Wednesday, July 13, 2016

Spotlight On...James Rutherford

Eileen Meny Photography
Name: James Rutherford

Hometown: Downtown Manhattan

Education: MFA in Directing: Columbia University

Favorite Credits: The Importance of Being Ernest Hemingway (Access Theater), All That Dies And Rises (IATI), 4.48 Psychosis (Magic Futurebox)

Why theater?: Because they generally discourage fart jokes, screaming and somersaults in art galleries and churches.

Tell us about Sweat & Tears: In theater you see a lot of crying (usually by women) and fighting (usually by men). There’s an extraordinary amount of work and training that goes into doing both—how to make a fight “look real” without being dangerous; how to cry convincingly on cue. And as audiences we’re always skeptical: looking for the knaps in fight choreography, judging actors (mostly actresses, sadly) for being too facile with their tears. In this piece, we’re encouraging audiences to look for the seams, to pry apart what we read as “real” or “fake” in these gendered performances of grief and pain.

What inspired you to create Sweat & Tears?: It was almost an accident.
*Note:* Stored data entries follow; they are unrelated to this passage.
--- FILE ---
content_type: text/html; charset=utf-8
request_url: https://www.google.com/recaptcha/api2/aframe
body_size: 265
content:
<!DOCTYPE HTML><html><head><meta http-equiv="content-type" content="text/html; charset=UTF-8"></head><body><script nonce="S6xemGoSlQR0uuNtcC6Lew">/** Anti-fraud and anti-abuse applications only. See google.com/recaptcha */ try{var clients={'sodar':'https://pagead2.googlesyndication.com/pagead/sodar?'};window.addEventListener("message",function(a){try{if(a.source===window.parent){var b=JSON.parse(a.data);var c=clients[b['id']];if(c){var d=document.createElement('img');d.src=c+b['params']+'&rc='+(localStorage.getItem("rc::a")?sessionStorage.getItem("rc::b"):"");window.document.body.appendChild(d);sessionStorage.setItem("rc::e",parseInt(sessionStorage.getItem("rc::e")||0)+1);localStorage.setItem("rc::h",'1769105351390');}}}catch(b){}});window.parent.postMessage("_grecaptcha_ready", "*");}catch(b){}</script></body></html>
A little less than a year ago, Jess Goldschmidt and I were moving in together—painting, arguing over furniture—and at the same time we were developing our own performance pieces: mine was called This Is Going To Hurt and featured two men; hers was Tears For Fears with two women. Pretty quickly we joked that they were a woman-show about crying and a man-show about fighting, but once we attended each other’s showings, we saw that the similarities ran deeper. Both had a circus-y structure; both featured extreme acts of gendered labor; both pulled from a broad swath of performance styles and cultural practices connected to public displays of physical suffering. It became clear that we had been invisibly collaborating for months. So despite our rule to keep our art-making out of our home life, we decided to merge our disparate efforts into a single sprawling piece.
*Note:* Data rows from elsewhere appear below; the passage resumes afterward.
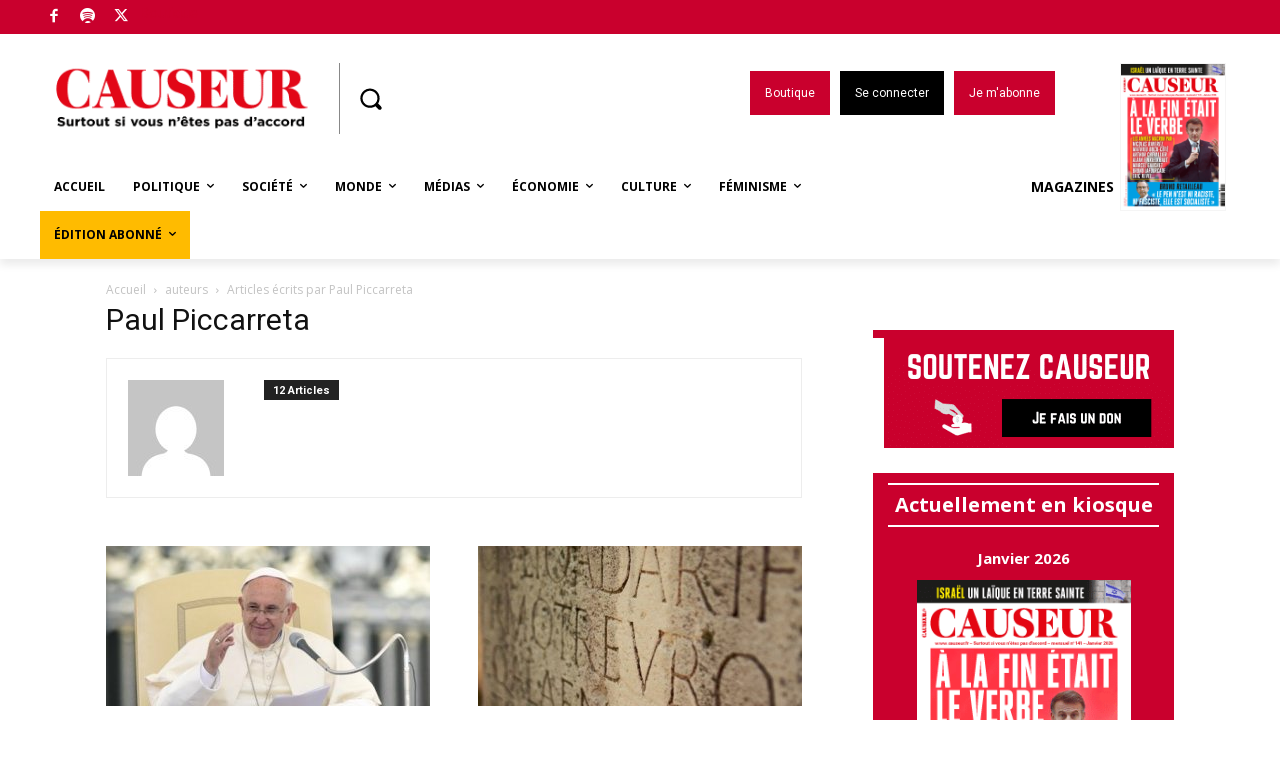

--- FILE ---
content_type: application/javascript; charset=UTF-8
request_url: https://causeurfr.disqus.com/count-data.js?2=https%3A%2F%2Fwww.causeur.fr%2F%3Fp%3D23604&2=https%3A%2F%2Fwww.causeur.fr%2F%3Fp%3D23706&2=https%3A%2F%2Fwww.causeur.fr%2F%3Fp%3D25464&2=https%3A%2F%2Fwww.causeur.fr%2F%3Fp%3D25921&2=https%3A%2F%2Fwww.causeur.fr%2F%3Fp%3D26450&2=https%3A%2F%2Fwww.causeur.fr%2F%3Fp%3D28051&2=https%3A%2F%2Fwww.causeur.fr%2F%3Fp%3D28784&2=https%3A%2F%2Fwww.causeur.fr%2F%3Fp%3D30652&2=https%3A%2F%2Fwww.causeur.fr%2F%3Fp%3D31919&2=https%3A%2F%2Fwww.causeur.fr%2F%3Fp%3D33378
body_size: 753
content:
var DISQUSWIDGETS;

if (typeof DISQUSWIDGETS != 'undefined') {
    DISQUSWIDGETS.displayCount({"text":{"and":"et","comments":{"zero":"0","multiple":"{num}","one":"1"}},"counts":[{"id":"https:\/\/www.causeur.fr\/?p=25921","comments":1},{"id":"https:\/\/www.causeur.fr\/?p=28051","comments":0},{"id":"https:\/\/www.causeur.fr\/?p=28784","comments":0},{"id":"https:\/\/www.causeur.fr\/?p=23706","comments":0},{"id":"https:\/\/www.causeur.fr\/?p=25464","comments":0},{"id":"https:\/\/www.causeur.fr\/?p=23604","comments":0},{"id":"https:\/\/www.causeur.fr\/?p=33378","comments":0},{"id":"https:\/\/www.causeur.fr\/?p=26450","comments":0},{"id":"https:\/\/www.causeur.fr\/?p=30652","comments":0},{"id":"https:\/\/www.causeur.fr\/?p=31919","comments":0}]});
}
If you could work with anyone you’ve yet to work with, who would it be?: Anne Carson! Anne Carson!

What show have you recommended to your friends?: The Scandinavian double-bill of Strindberg’s The Father and Ibsen’s A Doll’s House at Theater for a New Audience. They took two (more or less) old misogynist plays and instead of apologizing for them, pointed them at each other and let them fire away.

Who would play you in a movie about yourself and what would it be called?: Tilda Swinton, “How Did I Get Here and What Am I Doing?”

If you could go back in time and see any play or musical you missed, what would it be?: Eleonora Duse’s Hamlet.

What’s your biggest guilty pleasure?: Pattern-mixing.

If you weren’t working in theater, you would be _____?: Quieter. Moodier.

What’s up next?: Along with composer David Skeist and choreographer Laura Butler Rivera, I’m in year two of adapting Timothy Donnelly’s panegyric on extinction Hymn to Life into a choral opera.